This is an archived article that was published on sltrib.com in 2017, and information in the article may be outdated. It is provided only for personal research purposes and may not be reprinted.

Treasuries fell Tuesday as corporate bond issuance resumed after a three-day hiatus, with seven domestic names slating offerings, six of which included a 10-year or a 30-year tranche, or both.

Yields were higher by three to four basis points points at 3 p.m. in New York after erasing declines of about 2 basis points.
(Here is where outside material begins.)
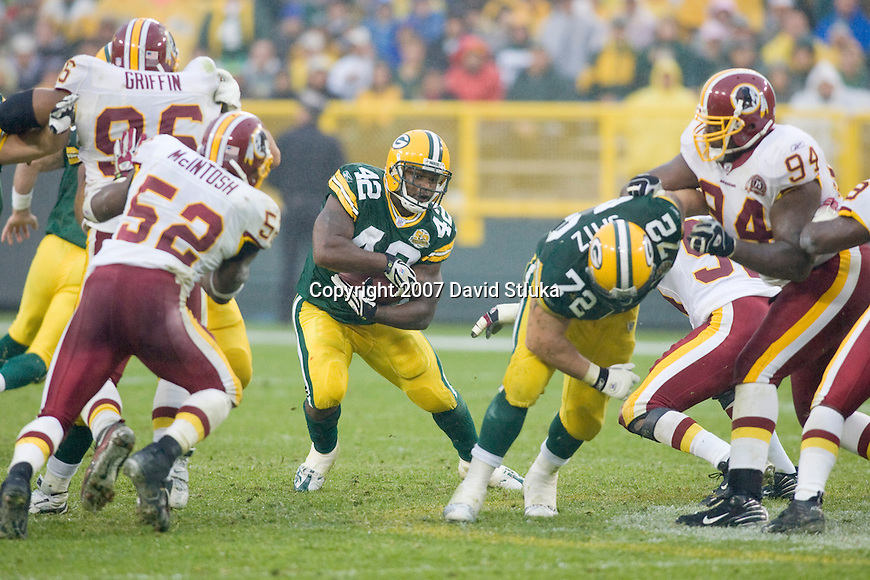 Running back  DeShawn Wynn #42 of the Green Bay Packers carries the ball during an NFL football game against the Washington Redskins at Lambeau Field on October 14, 2007 in Green Bay, Wisconsin. The Packers beat the Redskins 17-14. (Photo by David Stluka)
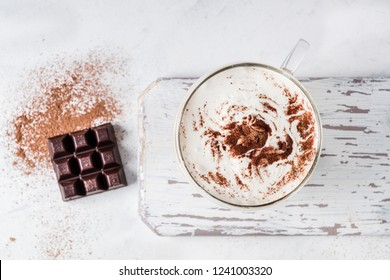 Top view of cup of coffee with cream and cocoa powder and chocolate bar.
Session highs were reached after Fed Vice Chair Stanley Fischer said on CNBC he agreed with the median estimate of two more interest-rate increases this year.

Treasuries had risen in early trading amid gains for many European bond markets and uncertain prospects for congressional action on federal spending.

• Flows as yields reached session highs included a block trade in bond futures; separately, as Fischer was speaking 10Y futures volumes were heaviest of the day and sales of 10Y May 125.5 calls brought daily total to 17k

• IG credit issuance totaled $11.4 billion; there was no domestic IG credit issuance Monday, and last week's $24b haul was second lowest this year, which helped keep a lid on UST yields

• $34b billion 5Y auction was awarded at 1.950 percent vs 1.945 percent WI yield at bidding deadline, sixth of past seven 5Y auctions to tail, according to Stone & McCarthy

• Auction had support from futures positioning data suggesting speculators are in process of covering extended FV shorts; also, 5Y lagged in rally over past two weeks, causing 5s30s curve to pare around half of sharp steepening move spurred by March 15 FOMC meeting

• Monday's 2Y auction stopped 0.1bp higher than WI yield at bidding deadline; auction cycle concludes with $28b 7Y Wednesday

• Trump administration's failure to win House approval for health-care reform raises questions about whether agreement can easily be reached on a spending measure to keep federal government operating after current funding runs out on April 28; a shutdown "would certainly be a bullish event for the Treasury market and risk-off more broadly," BMO strategists said in note

• Earlier gains were pared further after Richmond Fed Manufacturing Index and Consumer Confidence Index, both for March, rose unexpectedly.